Subí a la segunda planta. Había cierta animación en las calles. Regresaban del mercado los últimos viandantes. Maksut, el hijo de Nazo, llevaba bajo el brazo un repollo, que parecía una cabeza cortada. Tuve la impresión de que sonreía para sus adentros.
Los campesinos habían comenzado a marcharse. Poco más tarde, las calles de Varosh y de Palorto, las de Hazmurat, de Chetemel y de Zalli, la carretera y el puente del río se llenarían de sus negras pellizas, que se alejarían y se alejarían en dirección a sus aldeas, que nunca llegaban a verse. Como un caballo amarrado al palenque, esa tarde la ciudad devoraría el verdor que habían traído. Aquella materia verde y suave que habían traído consigo, el rocío de los prados y el resonar de las esquilas, eran demasiado escasos y resultaban incapaces de suavizar tan siquiera un poco su aspereza. Los aldeanos se iban. Sus pellizas negras bailaban ahora bajo el crepúsculo. El empedrado despedía las últimas chispas de irritación bajo los cascos de los caballos. Era tarde. Debían apresurarse para llegar a sus aldeas. Ni siquiera volvían la cabeza para mirar la ciudad que se quedaba sola con sus piedras. Desde la alta prisión de la fortaleza se difundía un tableteo apagado.
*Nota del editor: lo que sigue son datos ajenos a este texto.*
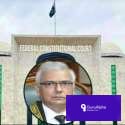 Justice Amin-ud-Din Defends Federal Constitutional Bench as Decisions Accelerate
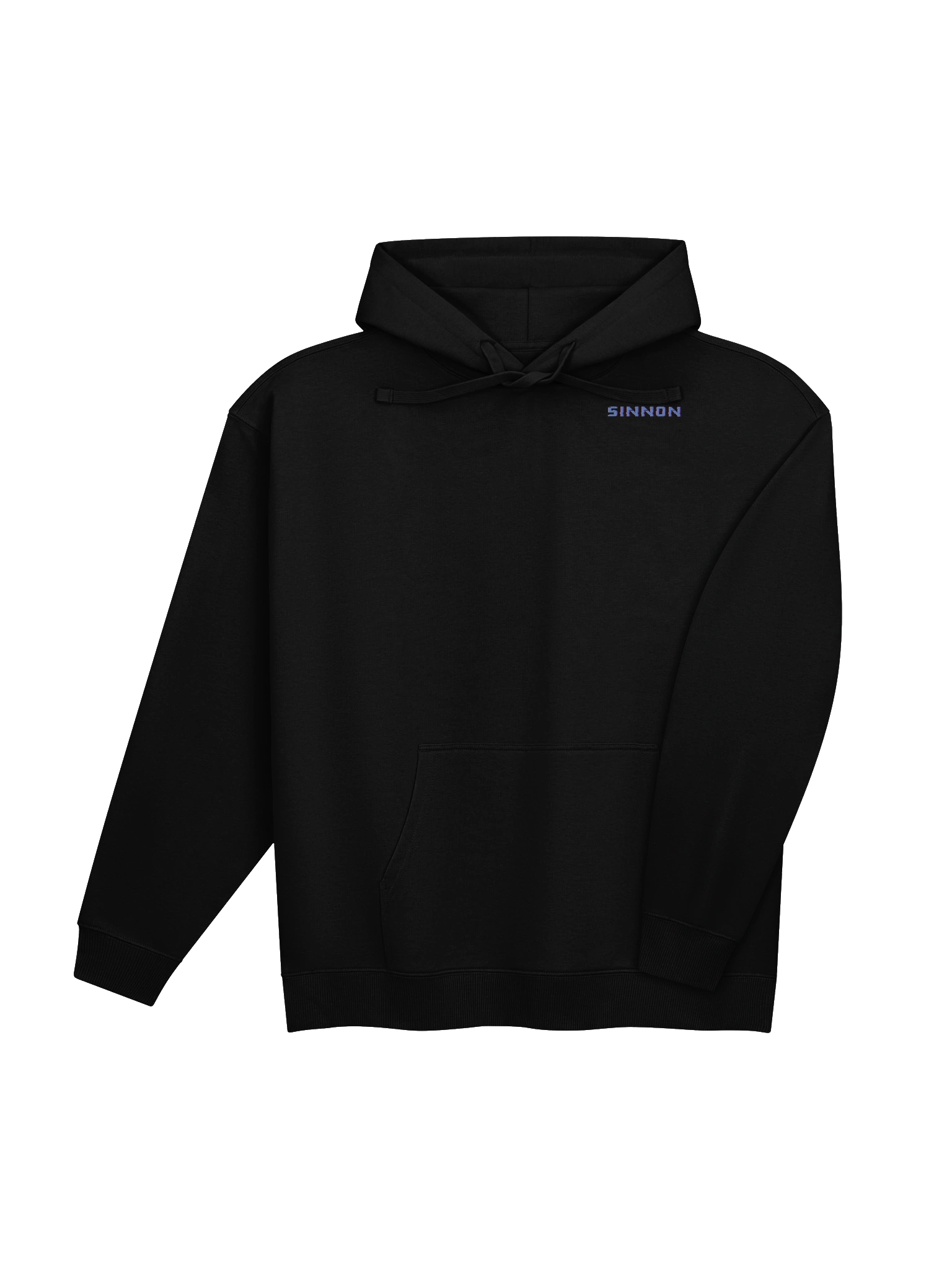 Yandere Sinnon Hoodie (Unisex) (Hoodie)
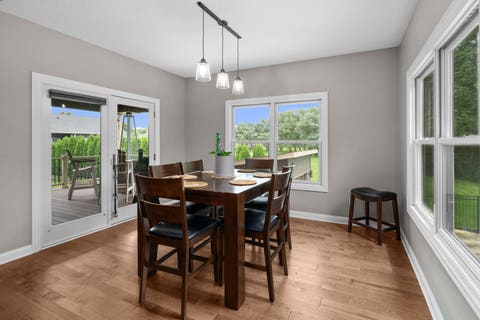 Tiny photo for 813 S 10th Street, Eldridge, IA 52748 (MLS # 12716494)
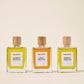 Thoughtfully Gourmet Truffle Salt & Olive Oil Gift Set, Includes 4 Premium Olive Oils & 2 Truffle Salts, 1.7 oz
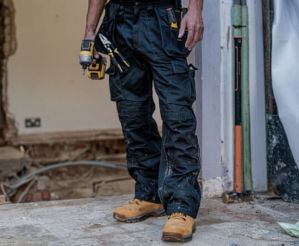 Image for Workwear category tile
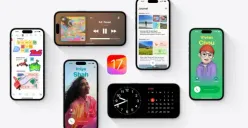Tidak Semua! Ini Daftar iPhone yang Kebagian Update ke iOS 17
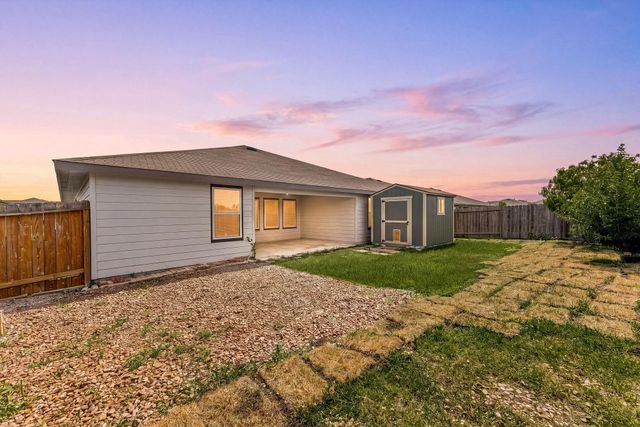 6931 Dell Vista Drive, Rosenberg, TX 77469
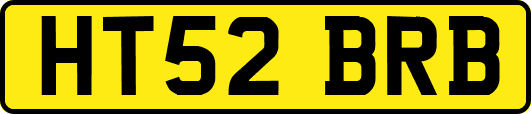 HT52BRB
Como cada tarde, los guardianes comprobaban los barrotes de las ventanas de la cárcel, golpeándolos rítmicamente con un hierro.
Contemplaba a los últimos campesinos que atravesaban ahora el puente del río y pensaba en lo extraño que resultaba dividir a los hombres en campesinos y ciudadanos. ¿Cómo son las aldeas? ¿Dónde están y por qué no se ven? En realidad, ni siquiera creía en la existencia de las aldeas. Me parecía que los campesinos que ahora se alejaban simulaban dirigirse a ellas, pero en realidad no iban a ninguna parte; simplemente se desperdigaban para acurrucarse en algún rincón tras los promontorios repletos de arbustos que rodeaban la ciudad y allí esperaban durante una semana, hasta que llegara el siguiente día de mercado, para llenar de nuevo nuestras calles de verdor, esquilas y rocío.
Me preguntaba por qué a los hombres se les había ocurrido reunir tanta piedra y madera y hacer con ellas muros y tejados de toda clase, para después darle el nombre de ciudad a todo ese enorme montón de calles, de aleros, de chimeneas y de patios. Pero aún más incomprensible me resultaba la expresión «ciudad ocupada», pronunciada cada vez con mayor frecuencia en las conversaciones de los mayores. Nuestra ciudad estaba ocupada. Esto significaba que había en ella soldados extranjeros. Lo sabía, pero lo que me atormentaba era otra cosa. No lograba imaginar la existencia de una ciudad sin ocupar. Además, si nuestra ciudad no estuviera ocupada, ¿no serían aquellas las mismas calles, las mismas fuentes y tejados, las mismas personas, y no tendría yo el mismo padre y la misma madre y no vendrían de visita Xexo, doña Pino, la tía Xemo y todas las personas que acostumbraban a hacerlo?
– No sois capaces de entender lo que significa una ciudad libre porque estáis creciendo en la esclavitud -me dijo una vez Javer cuando se lo pregunté-. Resulta difícil explicarlo, créeme. Todo será tan distinto entonces, tan hermoso, que al principio nos sentiremos aturdidos.
– ¿Tanto vamos a comer?
– Claro que comeremos. Sí, sí, claro. Pero habrá otras muchas cosas. ¡Oh, sí! Hay otras muchas cosas que yo mismo no sé muy bien.